Zero-Padding a CSV with AWK

This was purely out of sheer need, and this was the fastest way I could’ve gotten it done (I ended up learning a LOT about CLI and the awk command from this, so I’m really grateful for that)

The problem: I have a column in a utf-8 CSV file of type Integer, which should actually be type string and zero-padded up to (let’s say length N).

~/projects/awk_pad ❯ cat out.csv             
a,Y,1
b,N,10
c,Y,12223253

What I want, is the following (output from the cat tool):

~/projects/awk_pad ❯ cat out_clean.csv
a,Y,00000000001
b,N,00000000010
c,Y,00012223253

In order to accomplish the above, the following was used:

~/p/awk_pad ❯ awk -F ',' '{OFS=","};{print $1, $2, sprintf("%011d", $3)}' out.csv > out_clean.csv

Let’s break this down, the awk command is a typical *NIX tool, which according to the manual page is short for gawk, a “pattern scanning and processing language”. I’m not going into the interals, since it’s far too detailed; instead, I’d cover the above command alone.
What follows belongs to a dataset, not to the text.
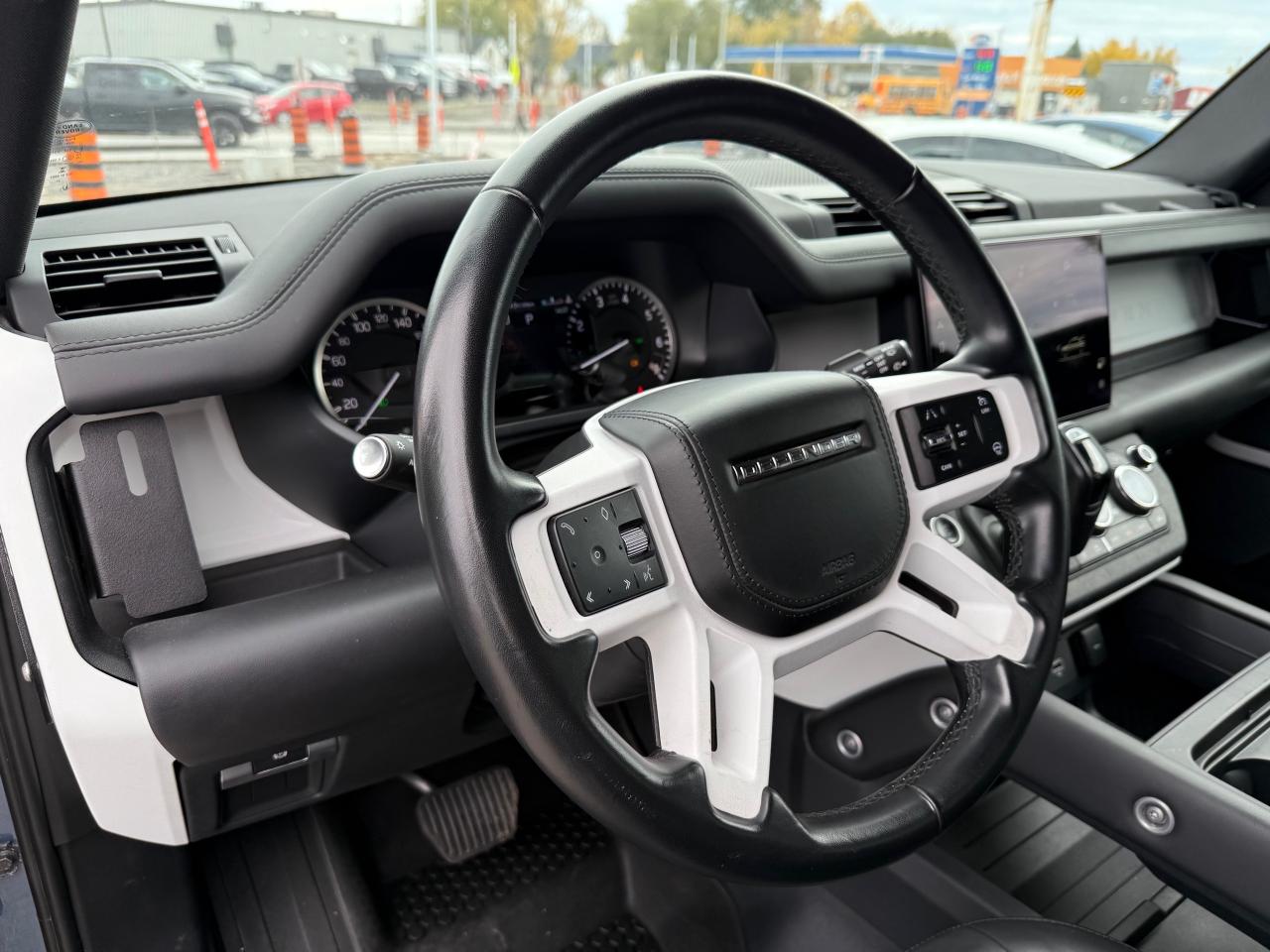 2023 Land Rover Defender S NAV! Leather! Heated and Cooled! Photo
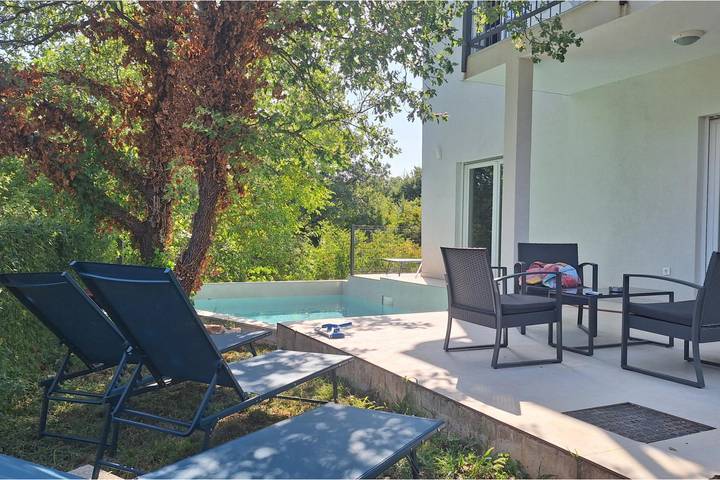 Ferienhaus für 6 Personen, mit Balkon und Pool sowie Garten, mit Haustier - 1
The general syntax is as follows:

awk options 'selection _criteria {action }' input-file > output-file

Firstly, -F ',' is an option used to tell awk that the input file is comma-separated. This allows accesses of line-elements by the $ (i.e., $2 would access the 2nd element of every line), since awk works on a line-by-line basis.

The first part of the of the action is {OFS=","}, which tells awk that all arguments must be separated by the comma in output.

The second part of the action is {print $1, $2, sprintf("%011d", $3)}. This tells awk to output the first and second arguments (think first and second columns of the CSV file), followed by a zero-padded version of the third argument (column).

The %011d in this case says “print with precision of 11”, which ensures that the outpu is ALWAYS length eleven, anf if not is instead zero-padded. If the zero were replaced by a blank space " “, the resulting would have been space-padded strings.